Donald Trump

Commission Investigating Voter Fraud Being Met With Pushback

Ben Cohen, the co-founder of Ben & Jerry’s, is questioning the motives of the Presidential Advisory Commission on Election Integrity

The new commission investigating the possibility of improper voting in United States elections is being met with pushback around the country, including from the co-founder of one of the world’s most famous food brands.

Ben Cohen, the co-founder of Ben & Jerry’s, is no longer involved with the operations of the ice cream company that bears his name.

In recent years, Cohen has become increasingly active in a host of political causes, including supporting the presidential run of his longtime friend from Burlington, Sen. Bernie Sanders, I-Vermont.

Cohen’s “Stamp Stampede” has politically tuned-in Americans across the country inking messages on paper currency with rubber stamps. The theory is, as consumers spread the cash, slogans stamped on them spread, too.

“This is a grassroots protest,” Cohen said Monday in his office in Burlington, as he stamped cash with his latest slogan, “Stop the Attack on Voting Rights.”

“The big problem in the country is that not enough people are voting,” Cohen told necn. “We need to make it easier for people to vote.”

Cohen’s new push comes as the Presidential Advisory Commission on Election Integrity, created through an order from President Donald Trump, looks into whether our election systems are prone to fraud, such as double-voting or improper voter registrations.

Experts have repeatedly said problems like that are extremely rare.

Earlier this year, President Trump suggested the popular vote margin between himself and Hillary Clinton in the 2016 presidential election would have been narrower were it not for improper voting.

President Trump lost the popular vote, according to certified vote totals, but won the presidency through the Electoral College.

Cohen blasted the Presidential Advisory Commission on Election Integrity as part of a larger effort by some on the political right to deny Americans access to polling locations.

“It’s an effort to get people not to vote; to target particular populations — low-income people, black people, disabled people — in an effort to put up roadblocks between them and the polls,” Cohen alleged.

Secretary of State Jim Condos, D-Vermont, said he recently received a second request from the Presidential Advisory Commission on Election Integrity for voter data from his state.

Condos said he does not plan to comply, citing privacy concerns.

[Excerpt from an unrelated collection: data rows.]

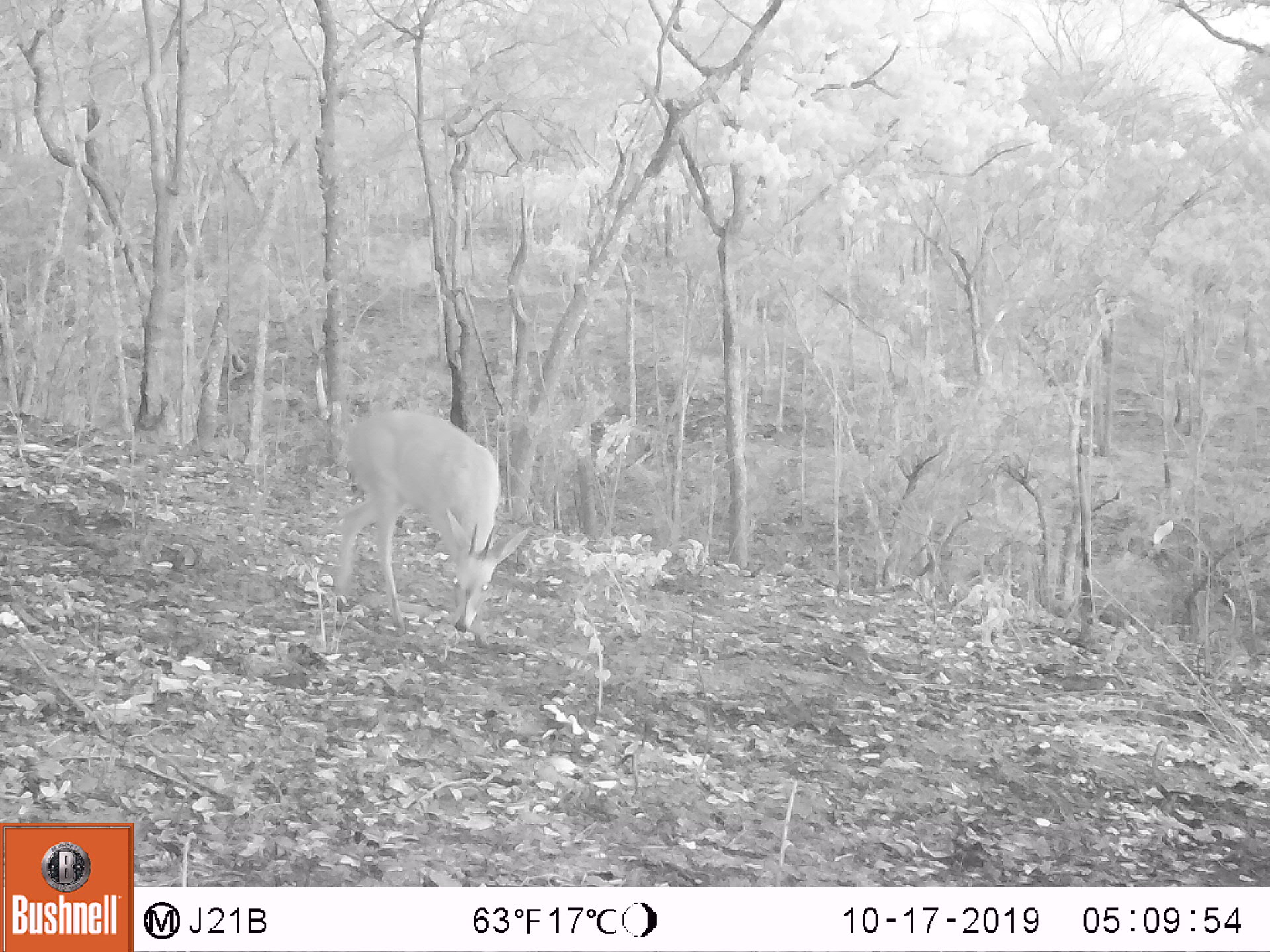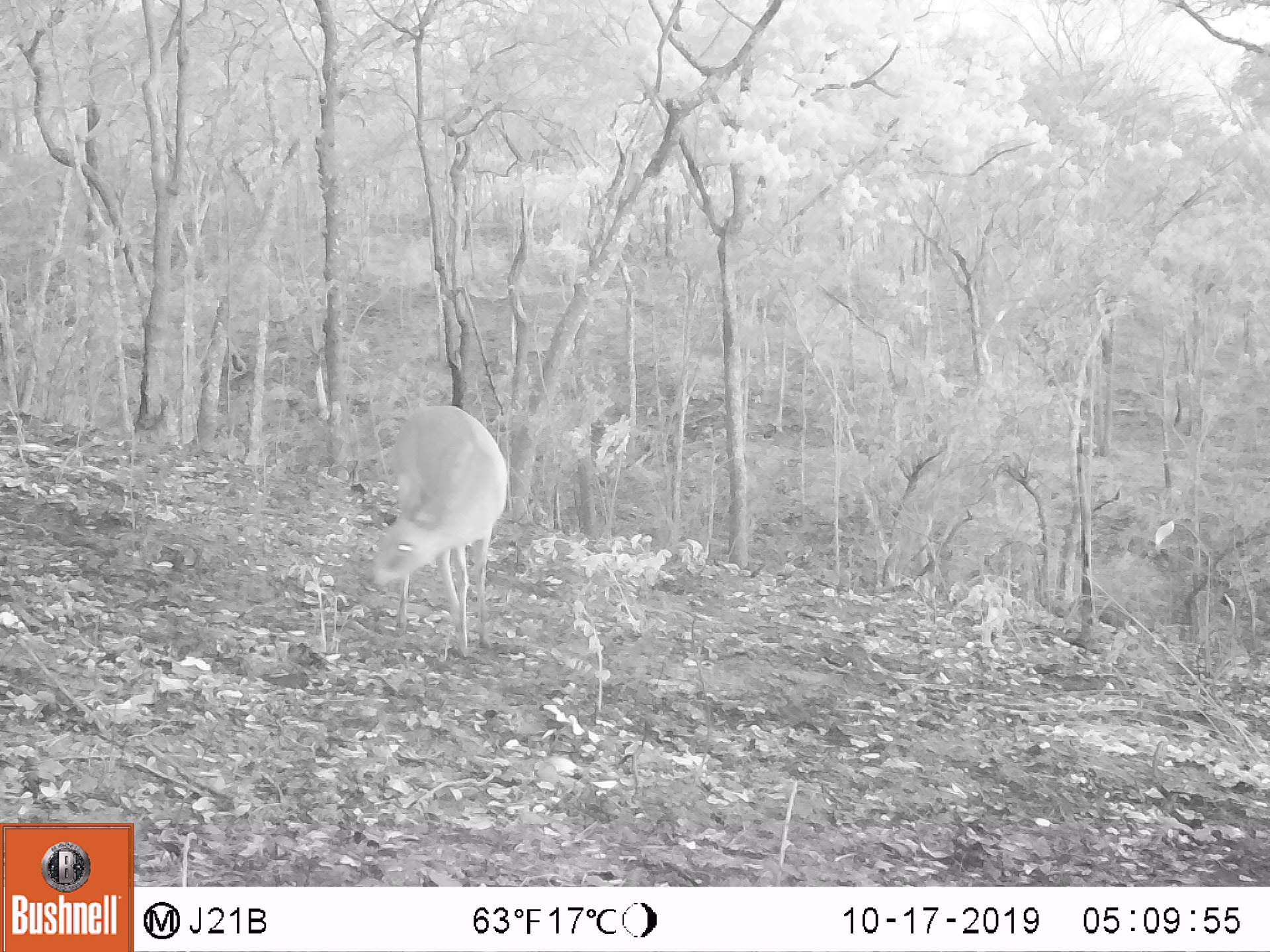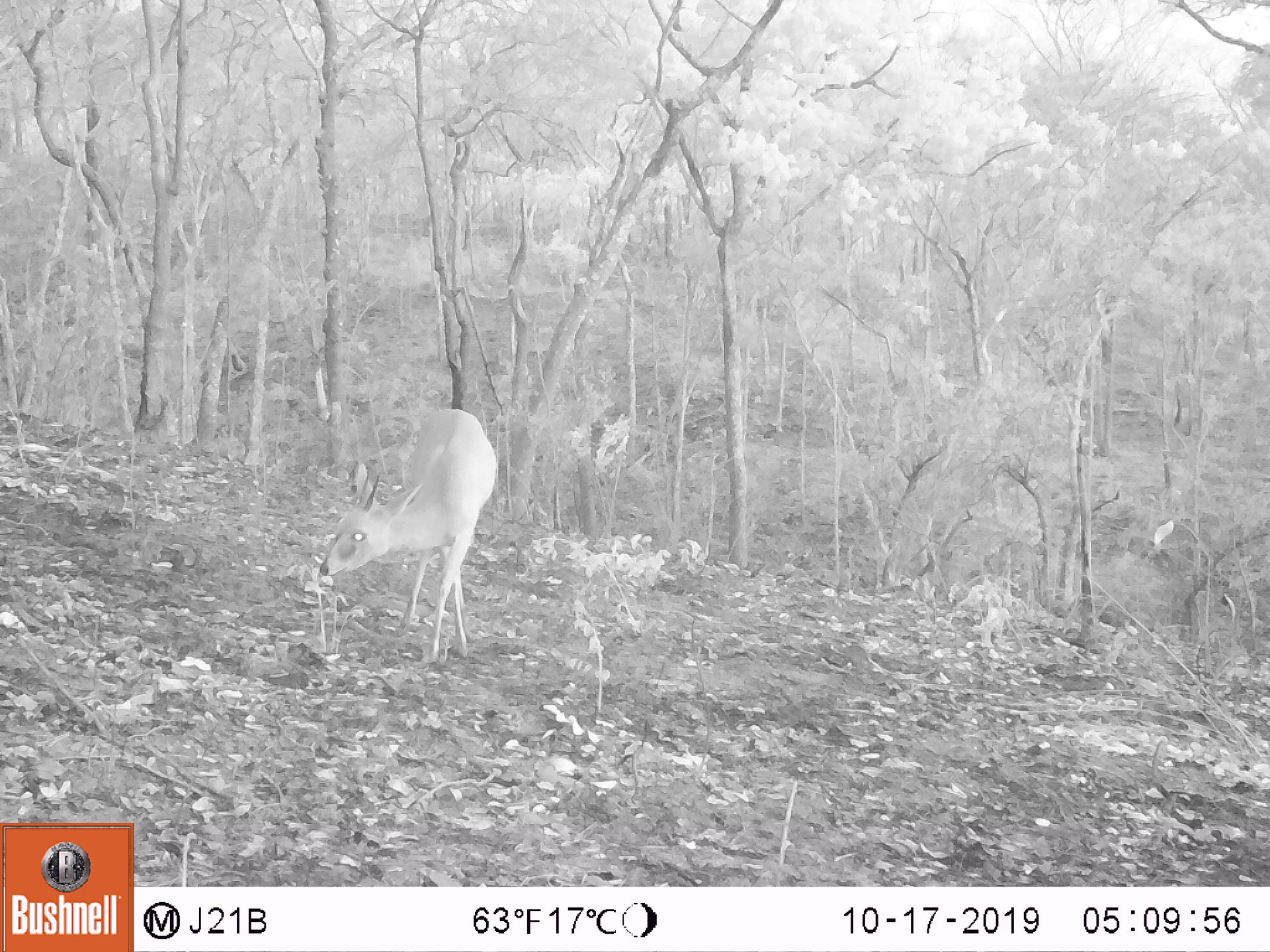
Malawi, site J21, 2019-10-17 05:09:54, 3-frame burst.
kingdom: Animalia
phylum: Chordata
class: Mammalia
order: Artiodactyla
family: Bovidae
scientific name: Antilopinae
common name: small antelope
Small antelope (Antilopinae), count 1.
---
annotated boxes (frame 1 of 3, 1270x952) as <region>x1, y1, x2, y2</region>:
small antelope: <region>338, 414, 531, 630</region>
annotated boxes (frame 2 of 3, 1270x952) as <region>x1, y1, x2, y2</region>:
small antelope: <region>368, 404, 506, 654</region>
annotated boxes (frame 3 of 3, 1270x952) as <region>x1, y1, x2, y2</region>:
small antelope: <region>321, 405, 494, 657</region>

“It’s really been a witch hunt,” Condos said, describing the commission’s requests to the states for election data.

Condos said he believes a much bigger worry than voting fraud is voter suppression, especially of minority communities.

“The real voter fraud — the true voter fraud that exists — is denying any eligible American the right to cast a ballot,” Condos said.

However, around the country, many people believe there are legitimate concerns about the nation’s voting processes that merit investigation.

Among them is Rob Roper of Vermont’s Ethan Allen Institute, which describes itself as a free-market think tank.

“I’d like to see the secretary of state participate [in the Presidential Advisory Commission on Election Integrity’s work],” Roper said of Jim Condos.

For example, Roper questioned how voting officials in individual communities can know for sure if an absentee ballot is really being filled out by the person who asked for it, or by someone who was urging them to vote a certain way.

“As we change the way we vote, we need to make sure the safeguards of ‘one person, one vote’ and ‘secret ballot’ remain intact,” Roper said.

Other ways voting is evolving, which safeguards need to evolve to match, Roper indicated, would include same-day registration and early voting in many states.

As for Ben Cohen, he encouraging more Americans to speak up about voting rights, saying democracy depends on it.

The other major effort of the Stamp Stampede is to call attention to the impact big money has on politics, Cohen said.